**Goal of the exercise:** Which lines of the records contain the word "foliage"? Return every one of them, copied in full and unchanged.

···

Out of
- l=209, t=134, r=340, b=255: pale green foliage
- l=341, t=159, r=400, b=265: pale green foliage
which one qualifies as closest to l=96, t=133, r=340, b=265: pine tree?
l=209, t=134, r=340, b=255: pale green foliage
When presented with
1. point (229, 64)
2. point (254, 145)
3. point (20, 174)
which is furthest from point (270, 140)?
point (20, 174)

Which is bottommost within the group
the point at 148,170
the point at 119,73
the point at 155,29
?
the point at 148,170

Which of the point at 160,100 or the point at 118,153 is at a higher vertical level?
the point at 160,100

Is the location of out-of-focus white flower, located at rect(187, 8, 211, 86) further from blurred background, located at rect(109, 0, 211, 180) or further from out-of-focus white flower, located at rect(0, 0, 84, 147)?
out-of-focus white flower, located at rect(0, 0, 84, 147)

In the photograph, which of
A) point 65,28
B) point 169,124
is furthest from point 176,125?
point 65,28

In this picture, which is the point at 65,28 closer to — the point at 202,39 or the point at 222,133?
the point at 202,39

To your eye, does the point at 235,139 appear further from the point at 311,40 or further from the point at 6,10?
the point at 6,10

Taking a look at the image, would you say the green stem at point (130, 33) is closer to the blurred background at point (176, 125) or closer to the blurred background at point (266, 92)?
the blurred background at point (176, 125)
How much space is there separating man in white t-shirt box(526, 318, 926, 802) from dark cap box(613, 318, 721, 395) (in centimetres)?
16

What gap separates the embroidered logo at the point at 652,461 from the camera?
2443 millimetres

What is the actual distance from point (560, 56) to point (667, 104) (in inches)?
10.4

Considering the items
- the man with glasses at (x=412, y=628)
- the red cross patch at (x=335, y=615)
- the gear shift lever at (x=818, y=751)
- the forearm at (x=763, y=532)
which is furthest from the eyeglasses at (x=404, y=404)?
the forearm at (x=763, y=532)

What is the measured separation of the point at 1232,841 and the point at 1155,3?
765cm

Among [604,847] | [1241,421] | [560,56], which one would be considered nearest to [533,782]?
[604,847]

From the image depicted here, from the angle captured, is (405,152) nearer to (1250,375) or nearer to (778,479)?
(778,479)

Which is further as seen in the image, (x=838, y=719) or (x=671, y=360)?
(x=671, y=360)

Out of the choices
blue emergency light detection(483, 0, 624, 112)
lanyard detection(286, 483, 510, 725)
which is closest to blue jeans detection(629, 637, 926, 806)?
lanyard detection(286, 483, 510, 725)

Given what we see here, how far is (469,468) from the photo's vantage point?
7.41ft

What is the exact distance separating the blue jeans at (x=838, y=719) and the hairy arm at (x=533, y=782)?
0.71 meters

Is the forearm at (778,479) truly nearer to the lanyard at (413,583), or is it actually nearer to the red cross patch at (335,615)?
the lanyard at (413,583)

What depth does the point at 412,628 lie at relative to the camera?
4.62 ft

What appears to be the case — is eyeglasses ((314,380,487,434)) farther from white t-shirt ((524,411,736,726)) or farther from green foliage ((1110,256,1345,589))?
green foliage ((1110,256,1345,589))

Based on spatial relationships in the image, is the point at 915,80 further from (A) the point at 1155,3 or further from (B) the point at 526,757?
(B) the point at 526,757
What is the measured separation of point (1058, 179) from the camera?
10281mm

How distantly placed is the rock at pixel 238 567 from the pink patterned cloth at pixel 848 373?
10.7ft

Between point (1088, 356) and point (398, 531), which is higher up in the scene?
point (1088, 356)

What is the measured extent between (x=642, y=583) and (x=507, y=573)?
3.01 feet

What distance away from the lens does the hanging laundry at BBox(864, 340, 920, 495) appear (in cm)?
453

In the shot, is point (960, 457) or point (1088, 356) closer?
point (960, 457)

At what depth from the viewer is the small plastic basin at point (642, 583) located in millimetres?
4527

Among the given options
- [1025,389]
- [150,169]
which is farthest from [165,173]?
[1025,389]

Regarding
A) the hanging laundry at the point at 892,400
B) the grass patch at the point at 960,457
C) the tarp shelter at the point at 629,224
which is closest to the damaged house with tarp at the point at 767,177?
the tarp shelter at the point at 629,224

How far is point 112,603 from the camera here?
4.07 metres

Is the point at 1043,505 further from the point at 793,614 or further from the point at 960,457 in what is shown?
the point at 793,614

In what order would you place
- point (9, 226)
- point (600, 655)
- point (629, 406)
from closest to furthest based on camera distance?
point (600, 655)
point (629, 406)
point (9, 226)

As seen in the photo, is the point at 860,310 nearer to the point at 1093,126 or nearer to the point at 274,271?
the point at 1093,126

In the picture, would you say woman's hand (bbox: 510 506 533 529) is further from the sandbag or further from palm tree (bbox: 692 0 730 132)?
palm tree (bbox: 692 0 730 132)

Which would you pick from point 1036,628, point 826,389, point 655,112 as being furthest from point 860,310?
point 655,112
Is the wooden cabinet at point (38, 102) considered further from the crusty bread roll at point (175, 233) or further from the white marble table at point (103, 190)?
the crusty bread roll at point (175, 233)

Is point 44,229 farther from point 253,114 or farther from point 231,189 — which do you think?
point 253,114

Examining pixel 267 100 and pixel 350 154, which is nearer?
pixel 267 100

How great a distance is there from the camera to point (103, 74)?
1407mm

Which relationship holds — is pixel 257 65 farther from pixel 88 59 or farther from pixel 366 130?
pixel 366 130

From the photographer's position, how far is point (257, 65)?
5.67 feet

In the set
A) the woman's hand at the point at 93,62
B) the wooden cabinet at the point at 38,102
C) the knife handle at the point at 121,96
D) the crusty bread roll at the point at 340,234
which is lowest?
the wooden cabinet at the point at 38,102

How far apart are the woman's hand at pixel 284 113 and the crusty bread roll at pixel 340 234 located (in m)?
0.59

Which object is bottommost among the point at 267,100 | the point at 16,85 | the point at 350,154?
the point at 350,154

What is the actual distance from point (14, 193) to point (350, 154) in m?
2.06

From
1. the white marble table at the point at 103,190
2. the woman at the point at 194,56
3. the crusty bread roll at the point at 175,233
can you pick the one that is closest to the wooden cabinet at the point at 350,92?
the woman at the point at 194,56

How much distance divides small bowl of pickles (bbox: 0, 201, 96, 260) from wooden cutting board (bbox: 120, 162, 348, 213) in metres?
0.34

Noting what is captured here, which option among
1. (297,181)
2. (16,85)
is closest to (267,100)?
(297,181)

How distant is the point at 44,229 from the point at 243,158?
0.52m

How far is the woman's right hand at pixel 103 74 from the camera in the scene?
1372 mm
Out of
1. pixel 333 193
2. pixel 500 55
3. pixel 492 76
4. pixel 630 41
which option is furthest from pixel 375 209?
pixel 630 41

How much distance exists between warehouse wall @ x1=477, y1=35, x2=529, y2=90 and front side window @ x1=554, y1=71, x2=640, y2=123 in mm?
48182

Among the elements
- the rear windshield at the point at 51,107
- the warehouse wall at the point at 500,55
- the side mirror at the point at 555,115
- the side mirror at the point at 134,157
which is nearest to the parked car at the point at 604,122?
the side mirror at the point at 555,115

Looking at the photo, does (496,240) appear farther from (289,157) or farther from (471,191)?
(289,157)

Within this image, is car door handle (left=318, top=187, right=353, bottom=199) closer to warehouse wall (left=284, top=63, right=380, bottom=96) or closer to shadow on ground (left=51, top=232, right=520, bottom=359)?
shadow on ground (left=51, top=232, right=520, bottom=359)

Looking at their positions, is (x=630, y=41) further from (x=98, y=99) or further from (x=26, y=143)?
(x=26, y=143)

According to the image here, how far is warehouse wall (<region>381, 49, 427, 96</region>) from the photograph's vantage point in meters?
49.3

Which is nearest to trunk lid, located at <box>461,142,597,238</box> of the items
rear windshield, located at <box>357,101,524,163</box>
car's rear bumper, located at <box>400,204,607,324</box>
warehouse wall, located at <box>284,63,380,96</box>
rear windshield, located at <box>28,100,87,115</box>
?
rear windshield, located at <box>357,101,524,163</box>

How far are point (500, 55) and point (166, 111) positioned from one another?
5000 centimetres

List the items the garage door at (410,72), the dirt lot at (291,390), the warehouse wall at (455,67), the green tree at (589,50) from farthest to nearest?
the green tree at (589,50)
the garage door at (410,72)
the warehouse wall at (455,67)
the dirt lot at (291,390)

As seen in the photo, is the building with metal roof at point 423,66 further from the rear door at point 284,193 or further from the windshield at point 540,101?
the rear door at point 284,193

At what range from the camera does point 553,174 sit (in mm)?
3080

···

**Complete output:**
- l=209, t=134, r=340, b=255: pale green foliage
- l=341, t=159, r=400, b=265: pale green foliage
l=209, t=134, r=340, b=255: pale green foliage
What appears to be the case — is eyeglasses ((314,380,487,434)) farther from white t-shirt ((524,411,736,726)) or farther from green foliage ((1110,256,1345,589))?
green foliage ((1110,256,1345,589))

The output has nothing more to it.